KÜNYE
Kitap Adı:
Yanlışlıkla Mutlu
Yazarı: Figen
Alkaç
Basım: Doğan
Kitap– 1.Basım- 2023
Sayfa: 103
Tür: Öykü
İNCELEME:
Figen
Alkaç tarafından kaleme alınan Yanlışlıkla Mutlu 4 adet öykü içeriyor. Her öykü
üç başlık taşıyor. Bir çocuğun terkisine koyduğu, yer yer çözümlediği, yer yer
anlamlar yüklediği kelimelerle hayatın içinden dramlar anlatıyor.
1)
Kalabalığım
m’si / kendileri için korkmayan kelimeler / hatırlamaya ayarlanmış ses tonu
2)
Susmanın
ter kokusu / sohbetle genişleyen harfler / sandalyenin suç saklayan yeri
3)
Kelime
soyan / sessiz harfin kaçamağı / devamı sevilen cümleler
4)
Yutkun-ma
/ yeniden geceye / yalnızlığın rengi
Nefsiz
Kıdo (lakap), Gülay, Nazife, Nergiz, Gülmira. Kimi kendini, kimi annesini,
teyzesini, ablasını, ninesini anlatıyor. Kimi sevgisini, kimi öfkesini,
kıskançlığını, sevilme arayışını, pişmanlığını, özlemini, içine sığmadığı
bedenini anlatıyor. Çocuk gözünden kadınların dünyasını, aslında bildik ama
gizlenen, görmezden gelinen, unutulan, unutulmak istenen taraflarından
anlatıyor.
Mendillerin
2 çeşit olduğunu öğretiyor: Gözyaşlarını umuda biriktirenler ile içinde
gözyaşlarını dindirenler.
Korkup
susmanın rengini öğretiyor. Bağırmanın, çığlığın, yalnızlığın renginin de
gökkuşağından seçilemeyeceğini.
Kalplerin
‘çat’ diye kırıldığını, gözyaşlarının ‘pıt’ diye düştüğünü, kapıların ‘pat’

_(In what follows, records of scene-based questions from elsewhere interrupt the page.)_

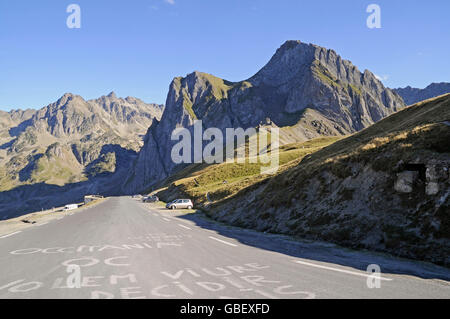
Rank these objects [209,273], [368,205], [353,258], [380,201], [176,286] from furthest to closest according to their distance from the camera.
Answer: [368,205] < [380,201] < [353,258] < [209,273] < [176,286]

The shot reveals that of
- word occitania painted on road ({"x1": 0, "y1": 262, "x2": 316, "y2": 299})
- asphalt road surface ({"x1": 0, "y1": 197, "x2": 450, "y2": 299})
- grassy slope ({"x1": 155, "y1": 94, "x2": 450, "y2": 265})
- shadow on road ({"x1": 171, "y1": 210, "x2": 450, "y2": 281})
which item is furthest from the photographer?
grassy slope ({"x1": 155, "y1": 94, "x2": 450, "y2": 265})

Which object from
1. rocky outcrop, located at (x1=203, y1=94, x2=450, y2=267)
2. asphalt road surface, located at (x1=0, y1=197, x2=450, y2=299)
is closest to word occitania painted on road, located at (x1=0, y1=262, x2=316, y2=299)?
asphalt road surface, located at (x1=0, y1=197, x2=450, y2=299)

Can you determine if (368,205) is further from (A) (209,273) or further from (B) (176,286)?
(B) (176,286)

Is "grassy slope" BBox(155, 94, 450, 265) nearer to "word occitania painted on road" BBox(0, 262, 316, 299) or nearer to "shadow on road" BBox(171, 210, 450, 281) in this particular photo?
"shadow on road" BBox(171, 210, 450, 281)

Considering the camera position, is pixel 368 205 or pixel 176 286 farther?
pixel 368 205

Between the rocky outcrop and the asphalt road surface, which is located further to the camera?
the rocky outcrop

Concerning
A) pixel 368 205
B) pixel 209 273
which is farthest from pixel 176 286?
pixel 368 205

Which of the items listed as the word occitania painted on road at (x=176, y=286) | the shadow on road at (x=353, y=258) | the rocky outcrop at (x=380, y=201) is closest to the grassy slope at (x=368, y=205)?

diye çarpıldığını, şeytana uyanların ölümü ‘sus’ diyerek çağırdığını, yüksekten
bedenlerin ‘küt’ diye yere çarptığını anlatıyor.
Düşen
harflerin, parçalanan isimlerin, yutulan cümlelerin, kilitli kapılar ardına
saklanan acıların hikayesi.
Ben
yazarın kendine has yazım dilini çok sevdim. Kitaptaki dört hikaye de çok
iyiydi ama ben son hikayede yutkunamadım. İyi ki okudum dediklerimden oldu.
Kesinlikle tavsiye ederim.
KİTAPTAN SEVDİĞİM ALINTILAR:
“Seslerin
normalleştiği yerdir ev, kanıksandığı. Kavgalar, kalp kırmalar ve hatta
tokatlardır ev. Çok içe atılan hakaretlerin gitgide birikip karardığı yerdir.

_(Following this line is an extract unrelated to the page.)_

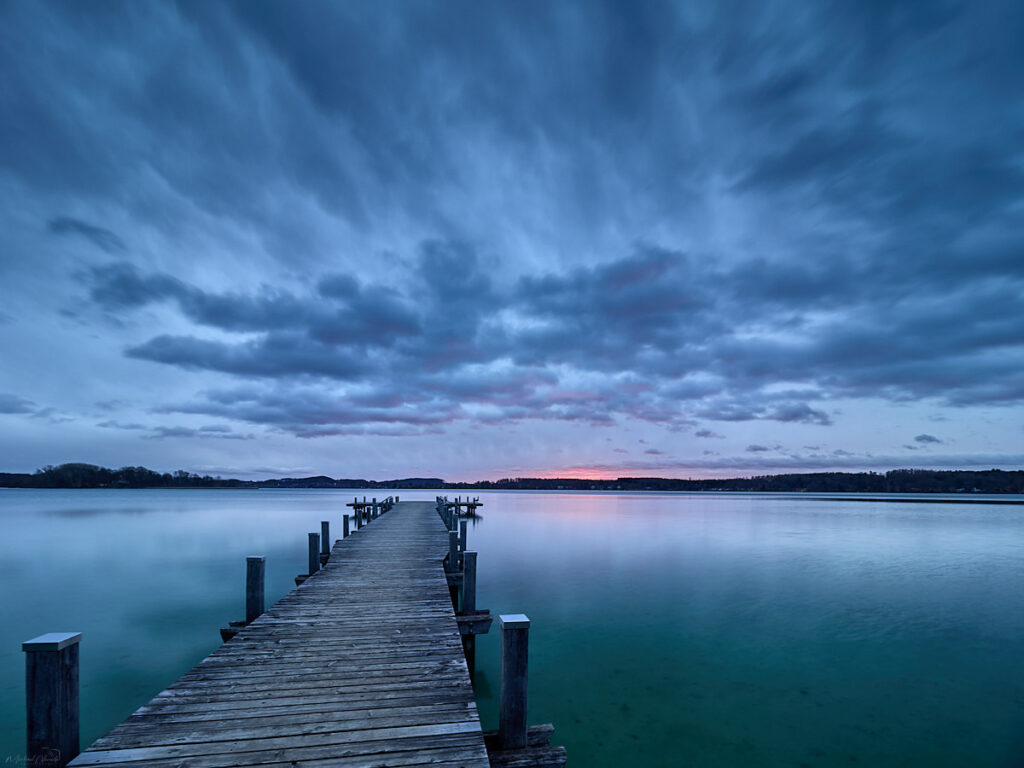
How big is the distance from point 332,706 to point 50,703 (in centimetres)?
235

İçerdeki karaya rağmen aynı sofraya oturmak ve her lokmayı öfkeyle birlikte
çiğnemektir. Ve lokmanın yutulamayıp boğazda dizim dizim dizilmesidir ev.
Affetmenin değil, barışmanın değil, üstünü örtmelerin yeridir. Unuttum
sanmaların, kendini unuttuğuna ikna etmelerin yeridir. Seslerin duvardan duvara
atıldığı, çarptığı, sınırları aşıp alt ve yan komşuya indiği yerdir ev.”
“Herkes
bilmese de bana göre harflerin bir sürü hali vardır. Yalnız olanı, kalabalık
olanı ve hatta kalabalıkken bile yalnız olanı vardır. M tek kişiliktir mesela.

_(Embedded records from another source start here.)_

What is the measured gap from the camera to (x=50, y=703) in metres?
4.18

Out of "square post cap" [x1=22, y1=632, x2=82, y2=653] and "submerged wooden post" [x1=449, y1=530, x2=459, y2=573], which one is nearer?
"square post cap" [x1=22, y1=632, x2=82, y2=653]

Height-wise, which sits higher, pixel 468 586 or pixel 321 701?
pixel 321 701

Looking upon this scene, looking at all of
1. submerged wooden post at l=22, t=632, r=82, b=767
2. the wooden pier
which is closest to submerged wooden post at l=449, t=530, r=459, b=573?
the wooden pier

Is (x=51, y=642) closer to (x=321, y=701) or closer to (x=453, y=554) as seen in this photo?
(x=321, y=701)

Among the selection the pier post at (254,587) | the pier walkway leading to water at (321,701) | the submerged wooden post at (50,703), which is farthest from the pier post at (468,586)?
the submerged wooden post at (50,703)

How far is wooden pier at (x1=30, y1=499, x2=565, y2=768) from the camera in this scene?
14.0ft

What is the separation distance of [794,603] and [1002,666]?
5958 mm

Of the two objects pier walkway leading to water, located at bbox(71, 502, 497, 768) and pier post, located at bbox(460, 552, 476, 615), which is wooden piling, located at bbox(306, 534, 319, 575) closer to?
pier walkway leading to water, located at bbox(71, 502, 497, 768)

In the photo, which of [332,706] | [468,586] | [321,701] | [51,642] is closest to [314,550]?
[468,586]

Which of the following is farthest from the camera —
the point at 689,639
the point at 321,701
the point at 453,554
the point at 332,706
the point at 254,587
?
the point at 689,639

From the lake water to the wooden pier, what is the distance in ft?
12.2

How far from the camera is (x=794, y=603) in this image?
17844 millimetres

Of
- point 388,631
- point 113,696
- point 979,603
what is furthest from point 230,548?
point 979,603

Sadece kurduğum hayallerde mümkün olsa da vardır.”
"Mesela
kelimeli susulur mu? Evet susulur. Homurdanmanın adını ben kelimeyle susmak
koydum. Homurtu çok güzel bir şey. Hem diyeceklerim içimde kalmıyor hem de beni
üzen kişiyi sinir ederek intikamımı almış oluyorum. Çocuk olsam da şunu
öğrendim, sessiz söylenen her şey merak ediliyor (…) Kelimeler hep çocukları
üzecek değil ya, sessizleri de büyüklere dert oluyor."
“Hiç
haber dinlemediğin belli. Ölen kadınlar rakam değil sayı olalı çok oldu.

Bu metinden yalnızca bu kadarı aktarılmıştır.